Deixo um beijo molhado em seu ombro desnudo. Aproveito para inalar o cheiro de sabonete misturado com o da sua pele.


— Acordou cedo — sua voz rouca e abafada pelos lençóis.


— Você que está dormindo mais que a cama. — acaricio suas costas com o intuito dele acordar de vez. — Alê?


— Gio...


— Acordei com vontade daquelas biscoitinhos que você compra pra mim, será que vende aqui?


Ainda sonolento e com uma preguiça que só os domingos nos proporcionam, ele se vira para mim. Sua cara está amassada e seu cabelo desalinhado.


— Se não vender eu vou até Ipanema buscar.

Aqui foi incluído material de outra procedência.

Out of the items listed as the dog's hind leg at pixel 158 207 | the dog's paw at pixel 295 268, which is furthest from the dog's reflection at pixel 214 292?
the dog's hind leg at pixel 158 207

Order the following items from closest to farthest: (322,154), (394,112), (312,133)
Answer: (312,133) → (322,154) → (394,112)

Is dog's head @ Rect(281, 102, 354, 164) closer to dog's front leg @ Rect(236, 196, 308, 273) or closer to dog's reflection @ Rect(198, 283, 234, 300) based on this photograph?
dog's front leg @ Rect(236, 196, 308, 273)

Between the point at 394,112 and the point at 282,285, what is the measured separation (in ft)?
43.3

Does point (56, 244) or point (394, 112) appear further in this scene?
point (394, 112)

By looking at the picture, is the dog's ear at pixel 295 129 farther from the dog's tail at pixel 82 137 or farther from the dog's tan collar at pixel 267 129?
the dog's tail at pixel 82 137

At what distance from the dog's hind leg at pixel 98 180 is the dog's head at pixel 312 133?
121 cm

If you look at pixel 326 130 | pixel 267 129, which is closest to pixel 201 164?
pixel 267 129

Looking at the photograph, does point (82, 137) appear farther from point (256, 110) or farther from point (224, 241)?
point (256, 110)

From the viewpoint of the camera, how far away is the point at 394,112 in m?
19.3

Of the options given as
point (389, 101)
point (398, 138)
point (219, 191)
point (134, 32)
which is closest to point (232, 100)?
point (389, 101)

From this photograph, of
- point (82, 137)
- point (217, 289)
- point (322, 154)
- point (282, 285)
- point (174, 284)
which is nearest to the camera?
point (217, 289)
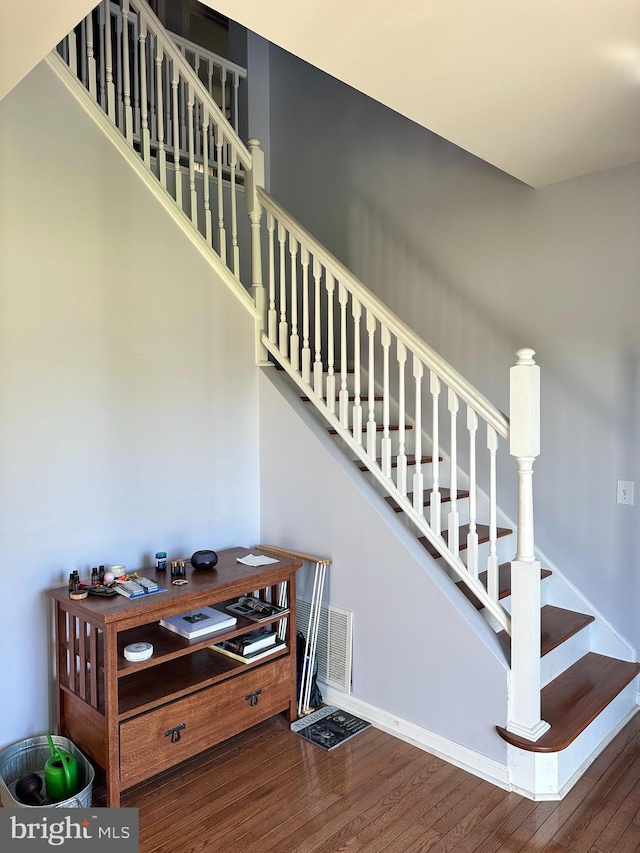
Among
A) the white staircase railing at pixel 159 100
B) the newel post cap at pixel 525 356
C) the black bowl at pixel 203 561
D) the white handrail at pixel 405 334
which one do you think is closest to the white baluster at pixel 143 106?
the white staircase railing at pixel 159 100

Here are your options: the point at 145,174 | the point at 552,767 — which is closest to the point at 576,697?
the point at 552,767

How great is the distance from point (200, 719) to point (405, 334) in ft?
6.09

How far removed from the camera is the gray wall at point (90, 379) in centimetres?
258

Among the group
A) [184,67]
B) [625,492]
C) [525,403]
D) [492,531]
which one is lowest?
[492,531]

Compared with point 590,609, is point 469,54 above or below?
above

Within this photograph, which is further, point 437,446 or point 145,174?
point 145,174

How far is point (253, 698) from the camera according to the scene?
278 centimetres

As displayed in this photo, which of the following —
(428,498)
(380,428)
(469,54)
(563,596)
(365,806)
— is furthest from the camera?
(380,428)

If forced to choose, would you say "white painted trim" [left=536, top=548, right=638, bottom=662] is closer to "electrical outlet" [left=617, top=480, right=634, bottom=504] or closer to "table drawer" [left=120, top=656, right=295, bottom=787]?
"electrical outlet" [left=617, top=480, right=634, bottom=504]

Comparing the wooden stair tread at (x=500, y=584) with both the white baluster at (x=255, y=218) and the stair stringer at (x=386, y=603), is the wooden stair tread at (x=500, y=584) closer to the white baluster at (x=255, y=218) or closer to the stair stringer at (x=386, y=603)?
the stair stringer at (x=386, y=603)

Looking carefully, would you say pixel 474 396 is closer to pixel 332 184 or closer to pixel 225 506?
pixel 225 506

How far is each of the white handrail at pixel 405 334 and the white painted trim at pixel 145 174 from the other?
0.43 meters

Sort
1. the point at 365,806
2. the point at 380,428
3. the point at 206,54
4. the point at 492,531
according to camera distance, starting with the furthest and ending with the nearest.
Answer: the point at 206,54 < the point at 380,428 < the point at 492,531 < the point at 365,806

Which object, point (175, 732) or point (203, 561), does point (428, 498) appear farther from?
point (175, 732)
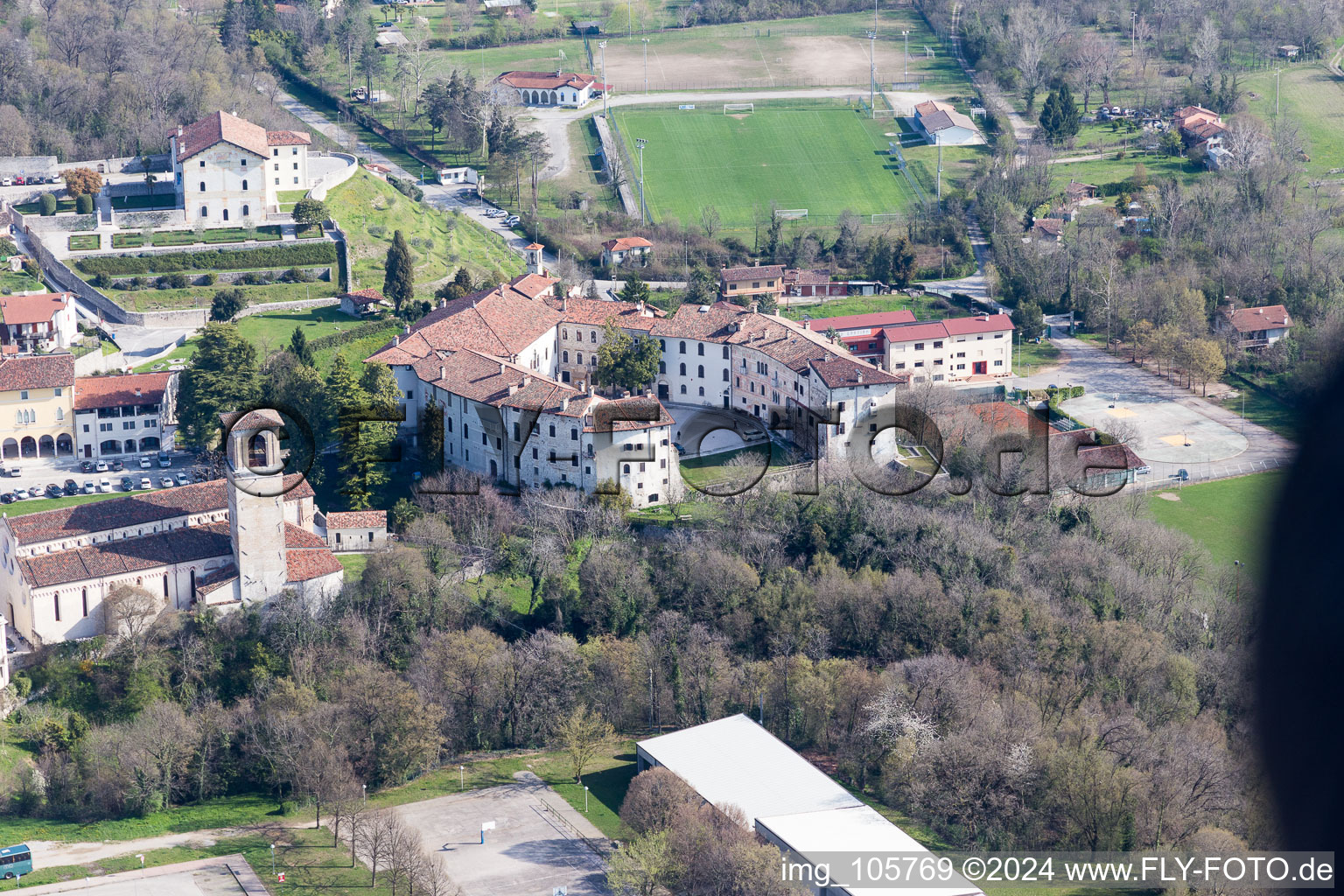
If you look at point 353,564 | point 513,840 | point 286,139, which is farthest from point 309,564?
point 286,139

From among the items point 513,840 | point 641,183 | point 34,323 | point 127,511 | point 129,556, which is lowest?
point 513,840

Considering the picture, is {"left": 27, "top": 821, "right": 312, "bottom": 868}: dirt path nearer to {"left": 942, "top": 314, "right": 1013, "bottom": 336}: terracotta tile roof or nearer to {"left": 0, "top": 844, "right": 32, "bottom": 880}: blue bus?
{"left": 0, "top": 844, "right": 32, "bottom": 880}: blue bus

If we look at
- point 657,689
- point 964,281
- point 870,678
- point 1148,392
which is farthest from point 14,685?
point 964,281

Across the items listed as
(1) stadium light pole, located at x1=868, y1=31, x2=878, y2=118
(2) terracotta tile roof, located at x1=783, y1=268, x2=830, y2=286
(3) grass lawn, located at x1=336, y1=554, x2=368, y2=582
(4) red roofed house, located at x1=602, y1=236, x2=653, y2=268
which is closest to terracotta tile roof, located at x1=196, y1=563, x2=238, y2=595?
(3) grass lawn, located at x1=336, y1=554, x2=368, y2=582

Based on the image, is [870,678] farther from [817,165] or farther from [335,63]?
[335,63]

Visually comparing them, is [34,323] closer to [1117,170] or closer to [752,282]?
[752,282]

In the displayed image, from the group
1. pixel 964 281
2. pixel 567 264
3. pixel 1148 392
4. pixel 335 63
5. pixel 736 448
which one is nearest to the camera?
pixel 736 448
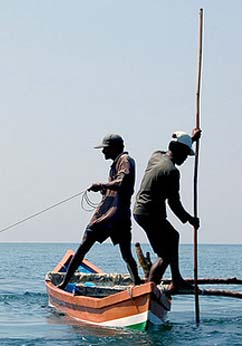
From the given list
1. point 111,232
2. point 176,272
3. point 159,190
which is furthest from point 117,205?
point 176,272

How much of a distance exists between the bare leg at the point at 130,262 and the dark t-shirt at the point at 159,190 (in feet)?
4.61

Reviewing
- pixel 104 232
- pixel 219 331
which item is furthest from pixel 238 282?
pixel 104 232

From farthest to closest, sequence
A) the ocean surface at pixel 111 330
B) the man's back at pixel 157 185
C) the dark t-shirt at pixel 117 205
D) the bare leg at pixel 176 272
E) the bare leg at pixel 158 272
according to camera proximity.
Result: the dark t-shirt at pixel 117 205 < the bare leg at pixel 176 272 < the bare leg at pixel 158 272 < the man's back at pixel 157 185 < the ocean surface at pixel 111 330

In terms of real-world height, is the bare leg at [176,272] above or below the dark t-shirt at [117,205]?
below

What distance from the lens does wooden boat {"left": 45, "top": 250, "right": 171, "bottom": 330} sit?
1302 cm

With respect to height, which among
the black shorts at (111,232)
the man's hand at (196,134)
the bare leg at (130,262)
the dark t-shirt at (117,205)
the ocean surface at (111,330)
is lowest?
the ocean surface at (111,330)

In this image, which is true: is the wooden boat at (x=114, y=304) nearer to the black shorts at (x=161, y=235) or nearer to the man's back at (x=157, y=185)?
the black shorts at (x=161, y=235)

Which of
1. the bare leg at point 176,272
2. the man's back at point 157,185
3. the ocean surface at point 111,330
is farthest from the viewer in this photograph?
the bare leg at point 176,272

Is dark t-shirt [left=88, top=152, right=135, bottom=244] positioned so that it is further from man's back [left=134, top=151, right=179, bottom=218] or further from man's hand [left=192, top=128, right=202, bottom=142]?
man's hand [left=192, top=128, right=202, bottom=142]

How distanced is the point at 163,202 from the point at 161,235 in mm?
477

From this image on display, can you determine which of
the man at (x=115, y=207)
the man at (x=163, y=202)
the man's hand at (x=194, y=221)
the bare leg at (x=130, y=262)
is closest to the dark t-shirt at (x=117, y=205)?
the man at (x=115, y=207)

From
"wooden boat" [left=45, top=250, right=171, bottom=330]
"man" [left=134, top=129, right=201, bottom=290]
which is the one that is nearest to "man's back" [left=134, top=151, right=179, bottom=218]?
"man" [left=134, top=129, right=201, bottom=290]

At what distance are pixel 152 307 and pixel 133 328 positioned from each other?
0.53 metres

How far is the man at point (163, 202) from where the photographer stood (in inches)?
518
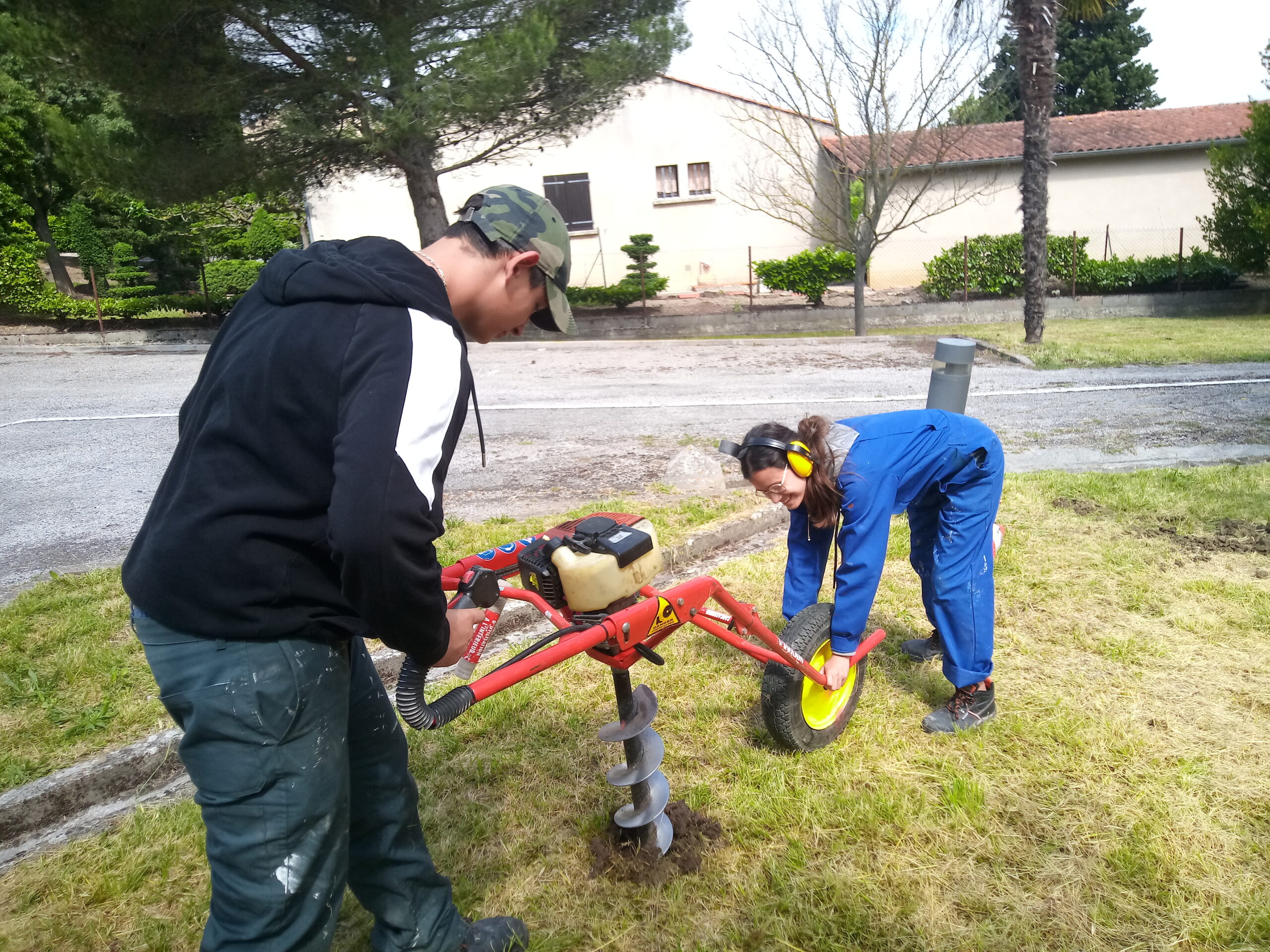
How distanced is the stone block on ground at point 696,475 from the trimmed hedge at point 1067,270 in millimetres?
16323

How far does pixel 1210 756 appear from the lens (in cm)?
321

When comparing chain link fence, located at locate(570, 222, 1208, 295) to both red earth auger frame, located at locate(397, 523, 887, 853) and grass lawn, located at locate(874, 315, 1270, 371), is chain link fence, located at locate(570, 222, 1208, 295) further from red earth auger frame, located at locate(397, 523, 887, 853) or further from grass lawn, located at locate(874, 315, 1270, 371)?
red earth auger frame, located at locate(397, 523, 887, 853)

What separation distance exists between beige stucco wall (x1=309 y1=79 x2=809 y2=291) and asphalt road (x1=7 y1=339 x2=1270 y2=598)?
9.48m

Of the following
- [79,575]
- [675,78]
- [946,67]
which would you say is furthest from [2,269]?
[946,67]

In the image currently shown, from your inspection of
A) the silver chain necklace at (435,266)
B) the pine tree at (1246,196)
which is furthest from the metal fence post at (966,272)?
the silver chain necklace at (435,266)

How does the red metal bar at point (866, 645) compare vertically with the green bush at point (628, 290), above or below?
below

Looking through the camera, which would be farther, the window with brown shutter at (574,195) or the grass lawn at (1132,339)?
the window with brown shutter at (574,195)

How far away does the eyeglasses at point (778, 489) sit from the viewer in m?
2.99

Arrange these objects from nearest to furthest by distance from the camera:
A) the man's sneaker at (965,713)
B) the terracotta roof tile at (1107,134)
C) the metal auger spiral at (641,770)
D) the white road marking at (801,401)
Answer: the metal auger spiral at (641,770), the man's sneaker at (965,713), the white road marking at (801,401), the terracotta roof tile at (1107,134)

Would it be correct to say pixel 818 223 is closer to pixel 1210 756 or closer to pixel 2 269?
pixel 2 269

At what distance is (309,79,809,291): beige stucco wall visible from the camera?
911 inches

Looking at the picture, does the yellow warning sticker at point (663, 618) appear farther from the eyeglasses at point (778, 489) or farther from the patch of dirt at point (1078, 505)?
the patch of dirt at point (1078, 505)

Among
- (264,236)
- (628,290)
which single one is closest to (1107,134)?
(628,290)

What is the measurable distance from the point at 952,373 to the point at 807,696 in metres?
2.67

Não duvido de que faria algo nesse nível por mim.


— Então acorda, tá tarde já. Não posso aparecer depois do café.


— Vai se arrumando dengosa, vou logo atrás de você.


Não demorou muito para que sua presença se
fizesse presente tanto no banheiro quanto nos demais cômodos da casa.


Diferente dos outros dias, o barulho de casa cheia parece não existir. Era como estar no meu apartamento, a diferença entre um e outro é o metro quadrado.


— Parece que fomos os primeiros a acordar.


— E você toda preocupada.


Casto foi o beijo que me deu, nosso bom dia foi verbalizado assim, vindo do íntimo e um dos sinônimos de romântico.


— São apenas 8:30, temos tempo pela frente — completou ao me olhar nos olhos.


Franzi a testa, como estou de férias não me preocupo muito com minhas obrigações. Mas no meu peito invade aquele desconforto de que algo foi esquecido.



Me fode. — levou as mãos do rosto até os cabelos, o que eu esqueci ele também não se lembrou. — Hoje era dia de missa.